As AI tools start to get more advanced, there are concerns that AI may impact teachers and negatively impact students on how they use it.
“I think that English is obviously severely impacted by the fact that the nature of our discipline means that it makes it very easy for students to use AI inappropriately,” says Suki Fisher, a composition professor in the English department.

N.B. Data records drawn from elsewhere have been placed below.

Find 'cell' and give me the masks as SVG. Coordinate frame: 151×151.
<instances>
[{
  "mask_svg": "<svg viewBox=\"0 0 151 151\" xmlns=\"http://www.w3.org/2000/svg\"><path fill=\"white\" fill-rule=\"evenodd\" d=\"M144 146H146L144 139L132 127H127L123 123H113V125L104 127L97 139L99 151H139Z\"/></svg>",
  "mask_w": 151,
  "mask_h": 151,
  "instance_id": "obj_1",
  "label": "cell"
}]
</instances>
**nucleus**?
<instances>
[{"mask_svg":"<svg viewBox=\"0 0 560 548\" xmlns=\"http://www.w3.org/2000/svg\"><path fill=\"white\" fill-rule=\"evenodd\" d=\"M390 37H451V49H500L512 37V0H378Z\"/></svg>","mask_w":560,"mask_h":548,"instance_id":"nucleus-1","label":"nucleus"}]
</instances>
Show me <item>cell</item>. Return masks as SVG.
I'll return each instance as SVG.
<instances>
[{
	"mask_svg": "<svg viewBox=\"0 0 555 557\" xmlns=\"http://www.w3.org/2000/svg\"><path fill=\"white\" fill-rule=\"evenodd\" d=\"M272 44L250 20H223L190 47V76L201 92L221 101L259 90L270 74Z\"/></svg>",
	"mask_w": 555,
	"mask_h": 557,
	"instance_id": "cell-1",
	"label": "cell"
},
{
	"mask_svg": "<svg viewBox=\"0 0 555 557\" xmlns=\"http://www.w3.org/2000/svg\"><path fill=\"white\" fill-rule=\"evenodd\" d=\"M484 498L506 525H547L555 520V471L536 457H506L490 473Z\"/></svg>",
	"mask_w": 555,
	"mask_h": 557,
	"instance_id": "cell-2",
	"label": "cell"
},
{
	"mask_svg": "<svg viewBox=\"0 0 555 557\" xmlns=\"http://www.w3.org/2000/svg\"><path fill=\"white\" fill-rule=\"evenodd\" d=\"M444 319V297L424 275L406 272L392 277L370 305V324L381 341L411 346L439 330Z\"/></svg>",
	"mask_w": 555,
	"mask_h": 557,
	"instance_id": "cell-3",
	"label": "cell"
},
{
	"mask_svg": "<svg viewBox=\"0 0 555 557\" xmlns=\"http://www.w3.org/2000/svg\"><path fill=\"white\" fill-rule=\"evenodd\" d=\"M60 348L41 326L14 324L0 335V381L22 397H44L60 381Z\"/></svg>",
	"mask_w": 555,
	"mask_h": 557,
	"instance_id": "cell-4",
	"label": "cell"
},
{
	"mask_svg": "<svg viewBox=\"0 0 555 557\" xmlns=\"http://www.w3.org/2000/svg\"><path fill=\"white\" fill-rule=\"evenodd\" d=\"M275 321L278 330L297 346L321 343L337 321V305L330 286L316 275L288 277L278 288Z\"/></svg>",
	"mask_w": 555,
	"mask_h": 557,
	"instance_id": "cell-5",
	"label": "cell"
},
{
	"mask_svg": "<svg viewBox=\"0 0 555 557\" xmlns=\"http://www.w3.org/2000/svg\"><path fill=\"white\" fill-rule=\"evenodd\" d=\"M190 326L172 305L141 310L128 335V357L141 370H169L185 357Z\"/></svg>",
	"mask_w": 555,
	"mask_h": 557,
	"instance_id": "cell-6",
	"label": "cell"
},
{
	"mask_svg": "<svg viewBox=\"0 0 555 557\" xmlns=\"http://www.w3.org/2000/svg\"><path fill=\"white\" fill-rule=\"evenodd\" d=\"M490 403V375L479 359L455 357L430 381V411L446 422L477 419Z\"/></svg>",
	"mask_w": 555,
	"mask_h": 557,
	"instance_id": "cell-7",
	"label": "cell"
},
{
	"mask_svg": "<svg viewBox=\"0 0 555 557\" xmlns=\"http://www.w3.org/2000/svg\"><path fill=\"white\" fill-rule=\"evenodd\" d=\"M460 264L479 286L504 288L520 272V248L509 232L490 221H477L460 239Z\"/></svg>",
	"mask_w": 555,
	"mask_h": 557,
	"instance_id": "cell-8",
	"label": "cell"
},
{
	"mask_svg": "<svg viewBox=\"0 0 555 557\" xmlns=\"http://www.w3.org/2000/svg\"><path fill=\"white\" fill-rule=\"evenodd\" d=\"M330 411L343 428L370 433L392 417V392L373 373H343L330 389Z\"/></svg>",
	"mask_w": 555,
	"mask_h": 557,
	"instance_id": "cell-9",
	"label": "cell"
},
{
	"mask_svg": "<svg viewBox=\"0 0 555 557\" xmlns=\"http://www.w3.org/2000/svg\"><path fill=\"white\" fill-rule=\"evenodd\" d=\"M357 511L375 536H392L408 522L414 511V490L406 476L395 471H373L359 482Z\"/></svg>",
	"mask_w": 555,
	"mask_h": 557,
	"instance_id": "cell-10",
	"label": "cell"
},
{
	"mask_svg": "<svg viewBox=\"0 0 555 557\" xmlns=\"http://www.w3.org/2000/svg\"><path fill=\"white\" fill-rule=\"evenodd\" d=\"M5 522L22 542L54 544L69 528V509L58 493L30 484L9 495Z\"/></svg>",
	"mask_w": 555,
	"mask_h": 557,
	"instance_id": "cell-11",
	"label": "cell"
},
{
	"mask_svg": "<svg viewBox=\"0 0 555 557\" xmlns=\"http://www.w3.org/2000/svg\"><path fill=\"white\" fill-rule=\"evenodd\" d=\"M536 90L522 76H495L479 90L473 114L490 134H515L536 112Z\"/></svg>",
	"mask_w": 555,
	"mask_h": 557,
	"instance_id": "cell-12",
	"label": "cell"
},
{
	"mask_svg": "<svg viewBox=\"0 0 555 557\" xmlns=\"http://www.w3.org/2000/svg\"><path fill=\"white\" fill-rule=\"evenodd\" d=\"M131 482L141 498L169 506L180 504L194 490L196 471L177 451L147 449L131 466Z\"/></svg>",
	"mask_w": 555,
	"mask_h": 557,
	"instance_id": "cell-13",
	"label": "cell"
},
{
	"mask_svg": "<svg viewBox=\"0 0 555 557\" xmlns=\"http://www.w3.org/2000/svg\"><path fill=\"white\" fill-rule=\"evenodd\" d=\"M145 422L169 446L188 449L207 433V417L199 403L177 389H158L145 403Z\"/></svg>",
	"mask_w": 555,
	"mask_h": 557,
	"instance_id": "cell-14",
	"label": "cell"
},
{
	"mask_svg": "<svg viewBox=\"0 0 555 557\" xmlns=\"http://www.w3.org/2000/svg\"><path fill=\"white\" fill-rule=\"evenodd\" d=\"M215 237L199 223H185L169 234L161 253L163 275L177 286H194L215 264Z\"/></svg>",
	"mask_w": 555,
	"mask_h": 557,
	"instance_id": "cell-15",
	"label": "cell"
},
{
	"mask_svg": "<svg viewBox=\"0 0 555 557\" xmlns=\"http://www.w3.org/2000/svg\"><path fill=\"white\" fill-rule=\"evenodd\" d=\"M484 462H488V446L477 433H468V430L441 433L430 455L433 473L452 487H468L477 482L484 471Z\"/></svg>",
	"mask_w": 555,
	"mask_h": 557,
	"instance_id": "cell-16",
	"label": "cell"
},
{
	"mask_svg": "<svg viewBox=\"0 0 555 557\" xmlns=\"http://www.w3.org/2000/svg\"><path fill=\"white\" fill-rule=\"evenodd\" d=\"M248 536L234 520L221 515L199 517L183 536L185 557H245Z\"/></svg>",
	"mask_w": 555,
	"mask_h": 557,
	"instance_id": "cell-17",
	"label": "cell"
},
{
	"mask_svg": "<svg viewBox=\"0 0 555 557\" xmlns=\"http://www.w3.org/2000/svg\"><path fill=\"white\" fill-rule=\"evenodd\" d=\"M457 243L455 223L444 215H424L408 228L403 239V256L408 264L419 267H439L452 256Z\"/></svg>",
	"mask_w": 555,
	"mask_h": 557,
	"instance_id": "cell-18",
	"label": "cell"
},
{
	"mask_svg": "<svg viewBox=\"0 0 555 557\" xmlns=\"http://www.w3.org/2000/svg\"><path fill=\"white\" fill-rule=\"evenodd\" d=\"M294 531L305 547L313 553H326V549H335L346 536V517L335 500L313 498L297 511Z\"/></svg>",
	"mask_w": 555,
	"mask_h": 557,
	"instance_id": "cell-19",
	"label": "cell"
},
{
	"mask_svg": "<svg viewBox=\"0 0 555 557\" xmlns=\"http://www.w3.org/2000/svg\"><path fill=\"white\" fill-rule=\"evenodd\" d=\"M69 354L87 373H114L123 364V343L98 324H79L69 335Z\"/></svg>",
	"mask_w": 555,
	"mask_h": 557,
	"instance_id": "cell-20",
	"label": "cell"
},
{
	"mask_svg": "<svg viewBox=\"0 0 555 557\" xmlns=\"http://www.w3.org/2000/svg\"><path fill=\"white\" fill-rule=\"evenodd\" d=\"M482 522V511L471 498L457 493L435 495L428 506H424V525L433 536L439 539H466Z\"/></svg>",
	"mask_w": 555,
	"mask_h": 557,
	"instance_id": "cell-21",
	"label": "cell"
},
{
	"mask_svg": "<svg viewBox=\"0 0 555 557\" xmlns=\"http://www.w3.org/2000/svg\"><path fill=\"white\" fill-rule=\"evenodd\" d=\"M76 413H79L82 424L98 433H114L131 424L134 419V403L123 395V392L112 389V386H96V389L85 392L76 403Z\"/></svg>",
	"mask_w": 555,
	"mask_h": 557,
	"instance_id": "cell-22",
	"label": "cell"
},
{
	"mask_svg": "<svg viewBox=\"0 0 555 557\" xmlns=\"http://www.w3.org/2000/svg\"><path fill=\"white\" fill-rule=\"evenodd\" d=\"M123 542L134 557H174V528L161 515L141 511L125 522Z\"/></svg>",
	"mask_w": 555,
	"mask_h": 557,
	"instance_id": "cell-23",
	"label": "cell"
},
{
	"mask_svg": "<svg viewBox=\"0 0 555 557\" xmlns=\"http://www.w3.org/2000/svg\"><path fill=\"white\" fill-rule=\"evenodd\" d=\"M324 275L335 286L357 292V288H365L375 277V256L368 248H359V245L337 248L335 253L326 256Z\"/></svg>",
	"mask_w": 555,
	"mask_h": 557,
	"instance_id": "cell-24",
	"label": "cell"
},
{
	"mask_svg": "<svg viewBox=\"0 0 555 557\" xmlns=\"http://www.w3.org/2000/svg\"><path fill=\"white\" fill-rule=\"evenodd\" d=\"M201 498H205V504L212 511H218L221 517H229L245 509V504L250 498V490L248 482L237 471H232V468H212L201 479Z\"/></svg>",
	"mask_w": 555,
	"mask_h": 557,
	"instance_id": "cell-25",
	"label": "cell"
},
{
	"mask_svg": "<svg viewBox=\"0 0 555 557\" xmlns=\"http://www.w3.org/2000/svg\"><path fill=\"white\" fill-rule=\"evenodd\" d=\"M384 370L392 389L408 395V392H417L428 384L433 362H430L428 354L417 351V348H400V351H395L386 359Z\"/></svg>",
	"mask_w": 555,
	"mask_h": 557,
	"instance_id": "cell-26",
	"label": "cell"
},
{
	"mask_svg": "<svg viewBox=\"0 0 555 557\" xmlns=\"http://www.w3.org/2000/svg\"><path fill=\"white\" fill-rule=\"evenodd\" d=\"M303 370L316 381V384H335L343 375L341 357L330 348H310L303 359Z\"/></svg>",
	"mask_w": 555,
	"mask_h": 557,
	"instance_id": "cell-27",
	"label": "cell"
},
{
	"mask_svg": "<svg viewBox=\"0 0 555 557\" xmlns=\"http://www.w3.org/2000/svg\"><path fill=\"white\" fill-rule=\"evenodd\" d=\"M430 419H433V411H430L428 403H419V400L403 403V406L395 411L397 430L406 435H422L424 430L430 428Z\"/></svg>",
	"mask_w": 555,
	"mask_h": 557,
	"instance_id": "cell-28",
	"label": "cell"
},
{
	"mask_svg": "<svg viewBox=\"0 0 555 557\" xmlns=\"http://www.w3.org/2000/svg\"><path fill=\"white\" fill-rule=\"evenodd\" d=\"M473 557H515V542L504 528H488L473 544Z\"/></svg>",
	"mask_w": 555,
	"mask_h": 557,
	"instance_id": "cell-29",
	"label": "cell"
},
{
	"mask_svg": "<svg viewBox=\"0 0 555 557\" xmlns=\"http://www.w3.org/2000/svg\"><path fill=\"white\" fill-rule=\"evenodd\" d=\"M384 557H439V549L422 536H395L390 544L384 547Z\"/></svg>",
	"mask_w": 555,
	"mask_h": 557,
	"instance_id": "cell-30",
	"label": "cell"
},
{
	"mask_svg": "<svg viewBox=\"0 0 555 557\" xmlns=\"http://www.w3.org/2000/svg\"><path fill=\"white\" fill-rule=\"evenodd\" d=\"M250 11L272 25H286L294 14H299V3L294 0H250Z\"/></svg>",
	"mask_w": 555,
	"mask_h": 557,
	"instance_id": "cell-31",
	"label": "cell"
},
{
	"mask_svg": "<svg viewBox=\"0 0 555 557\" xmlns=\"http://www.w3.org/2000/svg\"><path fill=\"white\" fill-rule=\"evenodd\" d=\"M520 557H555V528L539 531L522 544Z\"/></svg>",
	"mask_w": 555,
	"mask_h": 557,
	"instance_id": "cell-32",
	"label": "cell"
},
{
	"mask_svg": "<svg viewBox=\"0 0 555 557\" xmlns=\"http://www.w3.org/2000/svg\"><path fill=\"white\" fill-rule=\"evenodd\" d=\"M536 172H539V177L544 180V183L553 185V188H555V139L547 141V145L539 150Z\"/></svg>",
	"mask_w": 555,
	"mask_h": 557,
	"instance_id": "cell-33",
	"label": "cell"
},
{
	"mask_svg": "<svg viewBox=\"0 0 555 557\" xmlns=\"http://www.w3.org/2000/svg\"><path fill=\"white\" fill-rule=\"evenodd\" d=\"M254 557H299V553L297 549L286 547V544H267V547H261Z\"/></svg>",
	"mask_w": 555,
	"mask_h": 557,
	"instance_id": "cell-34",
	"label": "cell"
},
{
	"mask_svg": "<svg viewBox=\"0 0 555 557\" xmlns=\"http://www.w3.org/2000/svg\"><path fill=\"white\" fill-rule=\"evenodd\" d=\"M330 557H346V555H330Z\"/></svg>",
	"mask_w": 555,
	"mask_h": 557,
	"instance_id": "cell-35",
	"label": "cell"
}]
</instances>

New tools for AI have advanced to complete assignments quicker which include writing essays. This has affected the English department as these tools could hinder student skills in the long run.
“It’s because it’s actually teaching very important skills in relation to critical thinking,” she says. “And when you have a shortcut that impacts your ability to develop critical thinking skills, it will have long term consequences that are tied more to the idea of being able to assess the world versus just whether or not you did well on one paper.”
Fisher expects students to think critically when coming up with essay ideas, but with a tool like AI, students can use it to bypass critical thinking and not develop skills in the process.
The whole purpose of her class is to teach critical thinking.
“The point is to teach students how to think,” she says. “And when you take out the things that are teaching them how to think, not what to think, but how to think, how to be critical, then that will impact them beyond.”
If AI was used as a tool to help students with research and not write essays, it would be the appropriate way, she says.
Phelps believes if AI is handled properly, it can be used to solve problems and be a useful tool in the long run.
“I’m very optimistic that with the right leadership and everything, AI can become a huge resource and big win for us because it will help us minimize those little tasks that take up everything else that we need,” Phelps says. “I think things will become better in the sense that we’ll be able to focus more on the things we want to focus on.”